THE late Prof. Alexander Winchell, who did so much to popularize geology in this country, asked, "Shall we teach geology?" and our educational institutions have answered the question in the affirmative by expending liberal sums for the endowment of chairs in schools and colleges. The question now is, not shall we teach, but do we teach geology?

No modern science has been so vaguely understood and so indefinitely represented as that of geology. Our text-books, as a rule, are from fifteen to twenty years behind in the presentation of the vast results of the army of investigators in the field; and even among the working geologists there are wide differences in regard to fundamental definitions and theories. This great study, which has done so much for the advancement of knowledge and for industry, is still in a chaotic condition; and even its elementary definitions, as given in our text-books, are conflicting.

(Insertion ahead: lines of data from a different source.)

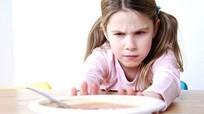Những sai lầm của cha mẹ có thể khiến con thấp lùn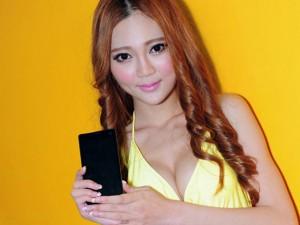 Thời trang Hi-tech - Dàn mỹ nữ gợi cảm bên smartphone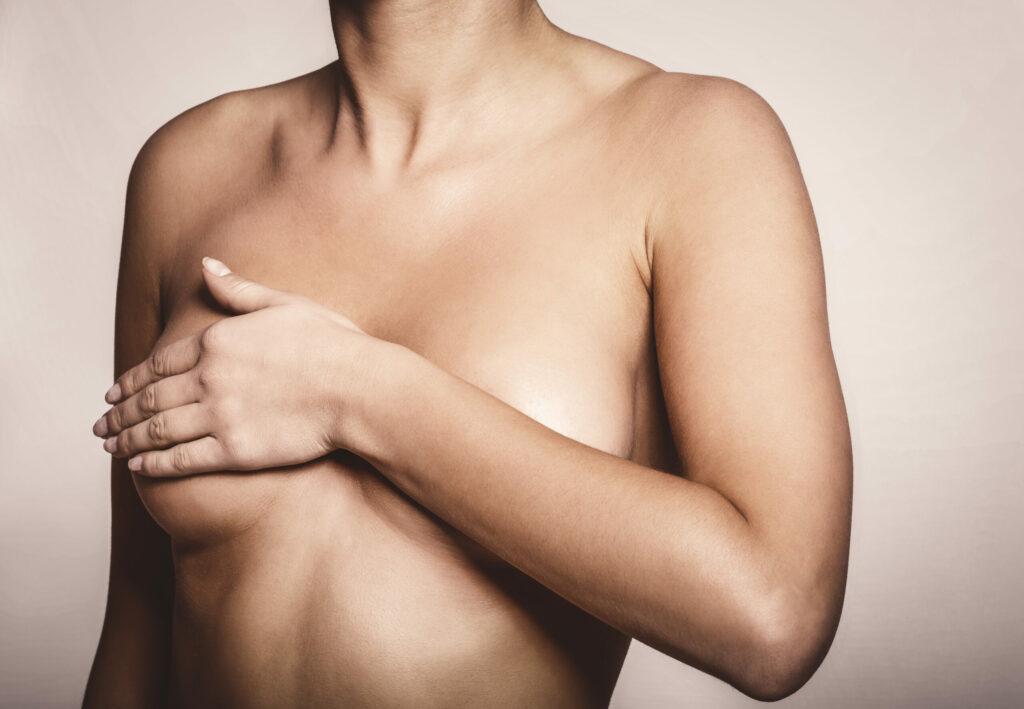 Cuando hables con tu médico sobre el dolor en los pechos, menciona su intensidad y duración.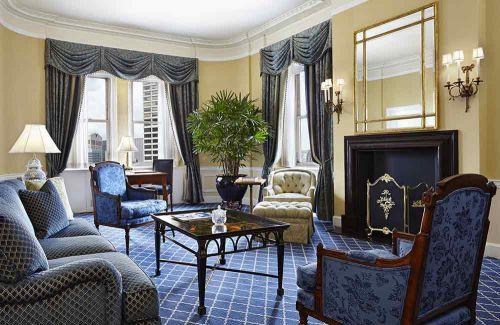 庄重大气美式客厅装修案例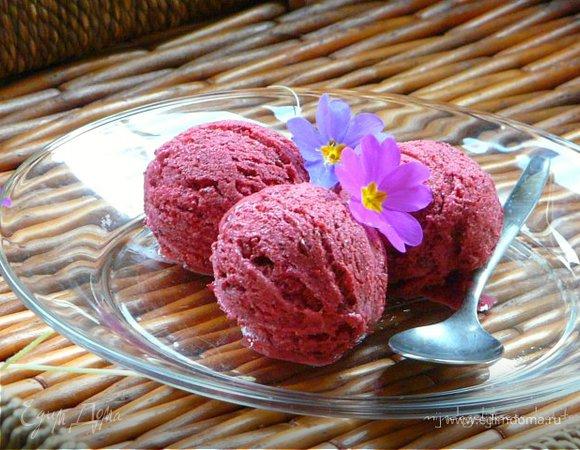Легкое ягодное мороженое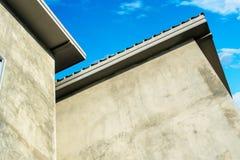 Modernes Dachbodenarthaus, zum von Luxus im Hintergrund des blauen Himmels zu glauben Stockbild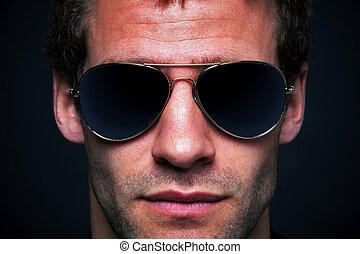 Ein Mann mit Sonnenbrille.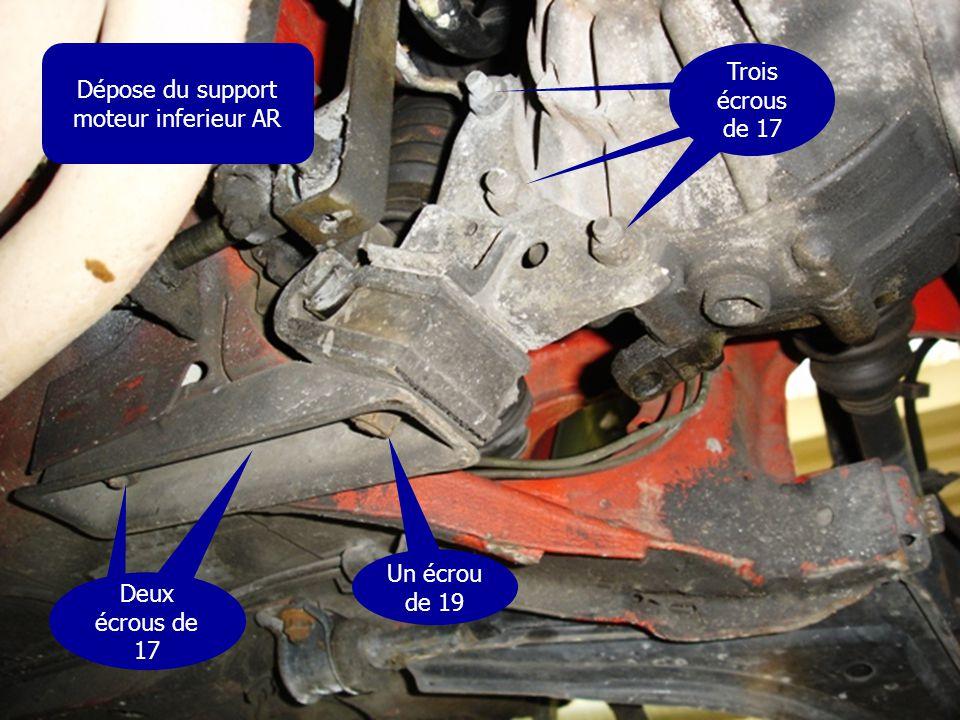 Dépose du support moteur inferieur AR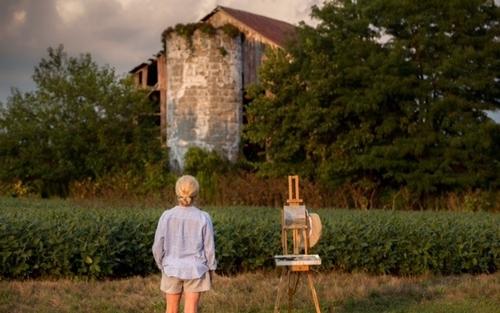 Artist Carolyn Heffelfinger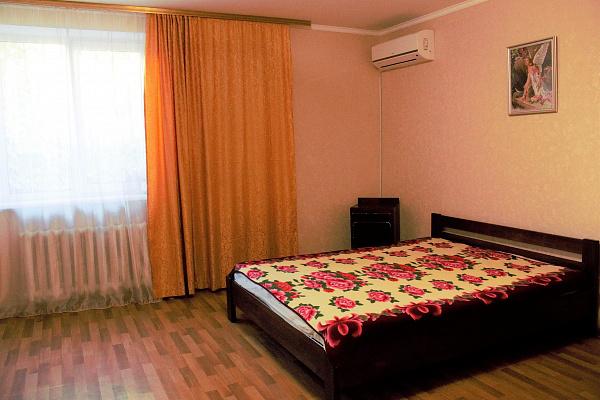 1-кімнатна квартираподобово у Севастополі, Гагарінський район, вул. Кесаєва, 3. Фото 1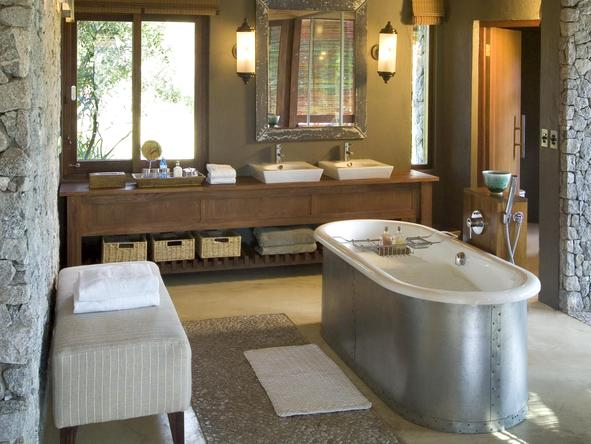 Leadwood Lodge - bathroom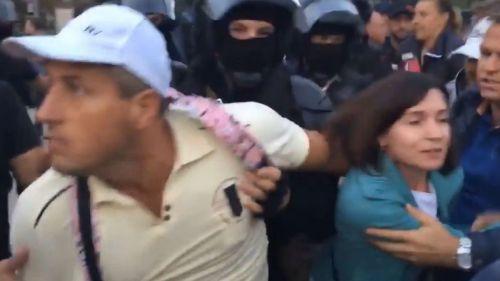 video--momentul-in-care-protestatarii-in-frunte-cu-maia-sandu-si-andrei-nastase-sunt-alungati-cu-forta-din-fata-monumentului-Stefan-cel-mare-49032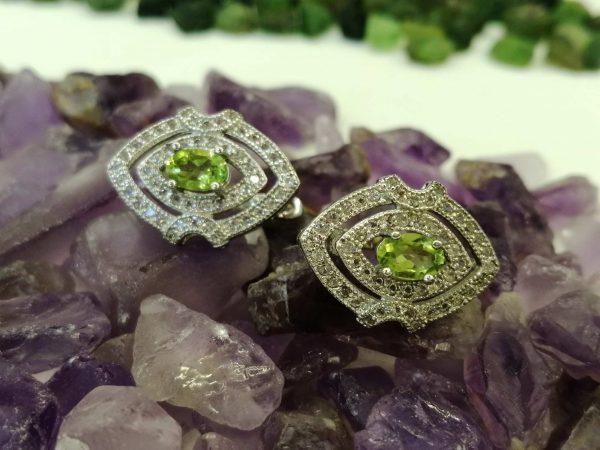 Metal : Silver Stone : Peridot Type : Earing Weight : 4.39 g 橄榄石銀耳環 宝石 :橄榄石 颜色 : 绿色 透明 : 好透明 金属:银 重量:4.39 克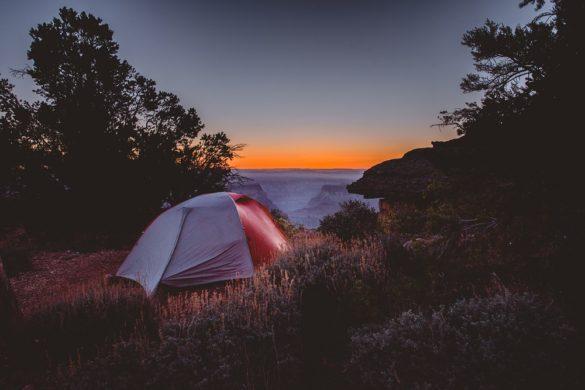 Kuinka saada nauttia Grand Canyonista yksinään?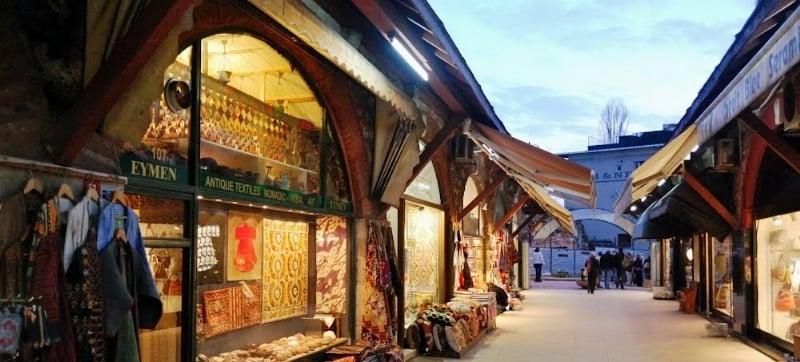 İstanbul Tarihi Çarşılar ve Marketler Rehberi
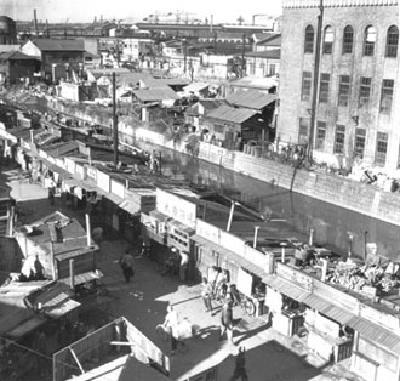 """櫻川和俗稱""""鯨橫街""""1950年左右的照片"""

In the popular mind, in consequence of the mighty throes into which geological interpretation precipitated religious thought, the science is usually considered an irreligious inquiry into the history of the earth, or a useless study of curious fossils and pretty minerals To the practical investigator and student, however, geology has but one meaning, and that is, the science which treats of the structure of the earth and its changes.

A glance at the curricula of our universities will show that few of them teach the subject on this basis; they deal with the science either in the old-fashioned historical way, or devote their energies to some narrow branch—for example, paleontology, microscopic petrography, or economic mineralogy.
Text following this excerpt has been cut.